Sony may be winding up production of its cassette tape players this month, but the firm is nevertheless going back in time to kickstart another retro media format.
The company has just released a production studio for partially-animated .gifs, catering to the growing appreciation of the lo-fi graphics format.
Motiongraph is a mobile app, made by Sony Digital Network Applications Inc., that lets Android camera-phone users rub to easily isolate moving parts of images, freezing non-moving components that otherwise would increase file sizes. And it includes a feature to turn repeating sequences in to loops.
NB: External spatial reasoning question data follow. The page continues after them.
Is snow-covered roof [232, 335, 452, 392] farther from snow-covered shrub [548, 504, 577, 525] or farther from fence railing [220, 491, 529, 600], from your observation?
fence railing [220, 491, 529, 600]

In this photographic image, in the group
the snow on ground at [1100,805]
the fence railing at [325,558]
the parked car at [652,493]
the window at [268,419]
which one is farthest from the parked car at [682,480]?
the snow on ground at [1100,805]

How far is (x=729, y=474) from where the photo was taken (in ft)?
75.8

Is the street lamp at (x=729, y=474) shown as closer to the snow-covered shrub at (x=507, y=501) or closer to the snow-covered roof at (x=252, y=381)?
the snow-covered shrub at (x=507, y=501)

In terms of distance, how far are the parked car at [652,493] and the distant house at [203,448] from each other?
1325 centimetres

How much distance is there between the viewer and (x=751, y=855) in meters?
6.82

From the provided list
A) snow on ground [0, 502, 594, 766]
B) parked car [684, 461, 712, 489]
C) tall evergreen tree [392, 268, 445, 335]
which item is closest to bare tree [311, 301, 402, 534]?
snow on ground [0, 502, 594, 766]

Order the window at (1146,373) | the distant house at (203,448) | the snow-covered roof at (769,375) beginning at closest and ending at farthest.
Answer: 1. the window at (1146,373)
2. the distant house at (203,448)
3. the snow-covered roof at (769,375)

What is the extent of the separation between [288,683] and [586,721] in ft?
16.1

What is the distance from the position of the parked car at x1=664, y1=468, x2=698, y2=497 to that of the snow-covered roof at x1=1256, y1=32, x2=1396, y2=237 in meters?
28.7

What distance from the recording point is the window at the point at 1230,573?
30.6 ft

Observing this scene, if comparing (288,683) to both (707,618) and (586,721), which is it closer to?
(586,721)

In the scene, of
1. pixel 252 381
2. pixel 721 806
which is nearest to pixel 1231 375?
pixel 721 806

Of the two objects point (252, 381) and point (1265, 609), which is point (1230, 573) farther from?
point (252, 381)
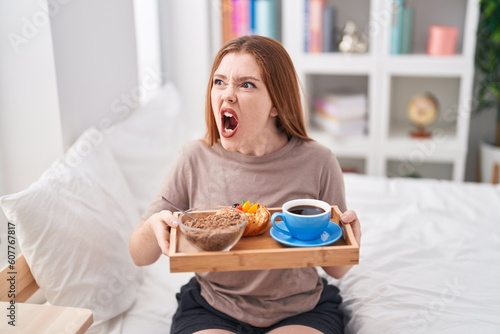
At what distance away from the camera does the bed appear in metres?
1.43

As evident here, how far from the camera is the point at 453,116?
3.28m

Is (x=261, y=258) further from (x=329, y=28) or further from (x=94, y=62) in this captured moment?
(x=329, y=28)

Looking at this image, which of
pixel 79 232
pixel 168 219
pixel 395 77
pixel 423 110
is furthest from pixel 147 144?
pixel 395 77

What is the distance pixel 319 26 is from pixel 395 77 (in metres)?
0.58

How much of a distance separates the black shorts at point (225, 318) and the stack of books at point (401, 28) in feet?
5.95

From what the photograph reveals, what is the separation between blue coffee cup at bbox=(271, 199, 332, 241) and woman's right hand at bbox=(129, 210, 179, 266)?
0.23m

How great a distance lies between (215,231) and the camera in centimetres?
113

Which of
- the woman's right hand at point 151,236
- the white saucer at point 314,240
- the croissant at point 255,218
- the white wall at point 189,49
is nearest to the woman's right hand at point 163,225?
the woman's right hand at point 151,236

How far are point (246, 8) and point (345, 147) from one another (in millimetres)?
913

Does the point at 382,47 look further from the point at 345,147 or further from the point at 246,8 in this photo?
the point at 246,8

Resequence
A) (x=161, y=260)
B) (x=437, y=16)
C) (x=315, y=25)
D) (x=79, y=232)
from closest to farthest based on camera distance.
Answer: (x=79, y=232) < (x=161, y=260) < (x=315, y=25) < (x=437, y=16)

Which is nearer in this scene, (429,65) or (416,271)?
(416,271)

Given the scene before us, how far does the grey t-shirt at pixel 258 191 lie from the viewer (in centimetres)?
138

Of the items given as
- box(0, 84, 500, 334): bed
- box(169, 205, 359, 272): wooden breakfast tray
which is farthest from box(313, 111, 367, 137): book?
box(169, 205, 359, 272): wooden breakfast tray
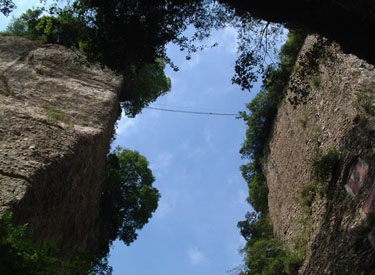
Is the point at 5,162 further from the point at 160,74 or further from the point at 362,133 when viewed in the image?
the point at 160,74

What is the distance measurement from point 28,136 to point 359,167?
7.21 metres

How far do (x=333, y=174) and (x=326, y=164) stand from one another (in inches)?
13.1

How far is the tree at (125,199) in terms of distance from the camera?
54.8ft

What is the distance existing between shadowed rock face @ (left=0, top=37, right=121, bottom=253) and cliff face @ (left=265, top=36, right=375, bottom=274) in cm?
532

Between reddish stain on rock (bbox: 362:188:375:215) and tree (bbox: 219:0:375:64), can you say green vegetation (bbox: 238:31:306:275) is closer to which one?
reddish stain on rock (bbox: 362:188:375:215)

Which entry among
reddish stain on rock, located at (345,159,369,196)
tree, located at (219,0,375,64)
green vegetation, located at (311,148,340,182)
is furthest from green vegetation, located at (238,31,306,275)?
tree, located at (219,0,375,64)

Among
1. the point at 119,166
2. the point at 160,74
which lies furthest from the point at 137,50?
the point at 160,74

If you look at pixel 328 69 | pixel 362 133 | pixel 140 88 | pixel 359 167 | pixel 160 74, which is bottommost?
pixel 359 167

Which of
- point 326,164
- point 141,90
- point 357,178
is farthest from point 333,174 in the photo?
point 141,90

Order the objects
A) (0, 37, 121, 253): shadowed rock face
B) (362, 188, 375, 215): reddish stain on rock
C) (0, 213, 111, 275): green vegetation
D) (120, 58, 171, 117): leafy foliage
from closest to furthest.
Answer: (0, 213, 111, 275): green vegetation → (362, 188, 375, 215): reddish stain on rock → (0, 37, 121, 253): shadowed rock face → (120, 58, 171, 117): leafy foliage

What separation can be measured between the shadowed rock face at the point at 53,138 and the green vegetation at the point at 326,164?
19.3 feet

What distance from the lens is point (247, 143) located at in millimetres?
19078

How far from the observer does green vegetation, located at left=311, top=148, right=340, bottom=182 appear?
10922 millimetres

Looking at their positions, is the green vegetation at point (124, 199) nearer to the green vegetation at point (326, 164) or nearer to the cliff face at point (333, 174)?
the cliff face at point (333, 174)
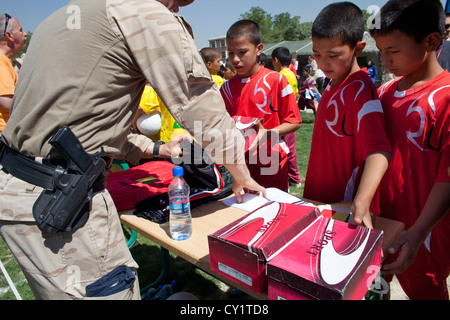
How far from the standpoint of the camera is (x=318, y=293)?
2.59 ft

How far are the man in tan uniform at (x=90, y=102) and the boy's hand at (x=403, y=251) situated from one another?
33.5 inches

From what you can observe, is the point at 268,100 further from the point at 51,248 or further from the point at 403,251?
the point at 51,248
Many users initially discovered animated .gifs as their first experience of moving imagery on the web in the mid- to late-90s, later surpassed by embedded, fully-moving videos.
But recent re-popularisation by users especially of Tumblr has led to a resurgence in the format. For instance, The Guardian “live-giffed” October’s US presidential election debates, a .gif exhibition was recently held at Internet Week Europe while a high-brow art competition was held for practitioners in the often-comedic format, judged by notable artists.
Sony’s Motiongraph is just one of several apps recently launched to help more consumers make their own. Gifbrewery is one of the desktop creators. Cinemagram, Loopcam, GifBoom and GifCam are some of the more notable consumer apps. Like them, it is also a self-contained, Instagram-like consumer service, displaying mobile uploads from other users.
But the arrival of Sony in the space suggests further validation of the format from a giant that is used to defining formats and making media production software for professionals. If Motiongraph is bundled with Sony’s Xperia handset line-up, many more people may soon be publishing these curious, retrograde animations online.